Directives »
a) In the recurrence documentation, what string format does the parse method expect?
b) Write out word for word the part of the recurrence documentation that begins with the words containing "The $modifiers argument" and ends with "containing parseable dates.".

Supplied text »
-------------------------

This creates a new recurrence. A string containing a valid frequency is required. In addition, $start, $end, and $base dates can be passed in (either as Date::Manip::Date objects, or as strings containing dates that can be parsed), and any number of the modifiers listed above.

If the $start or $end dates are not included, they may be supplied automatically, based on the value of the RecurRange variable. If any of the dates are passed in, they must be included in the order given (though it is safe to pass an empty string or undef in for any of them if you only want to set some, but not all of them).

The $modifiers argument must either contain valid modifiers, or be left out of the argument list entirely. You cannot pass an empty string or undef in for it.

    $err = $recur->parse($string);
 
 

This creates a recurrence from a string which contains all of the necessary elements of the recurrence. The string is of the format:

    FREQ*MODIFIERS*BASE*START*END
 
 

where FREQ is a string containing a frequency, MODIFIERS is a string containing a comma separated list of modifiers, BASE, START, and END are strings containing parseable dates.

-------------------------

Collected material »
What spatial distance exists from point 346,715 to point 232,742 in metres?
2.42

-------------------------

Solutions for each task »
a) FREQ*MODIFIERS*BASE*START*END

b)
The $modifiers argument must either contain valid modifiers, or be left out of the argument list entirely. You cannot pass an empty string or undef in for it.

    $err = $recur->parse($string);
 
 

This creates a recurrence from a string which contains all of the necessary elements of the recurrence. The string is of the format:

    FREQ*MODIFIERS*BASE*START*END
 
 

where FREQ is a string containing a frequency, MODIFIERS is a string containing a comma separated list of modifiers, BASE, START, and END are strings containing parseable dates.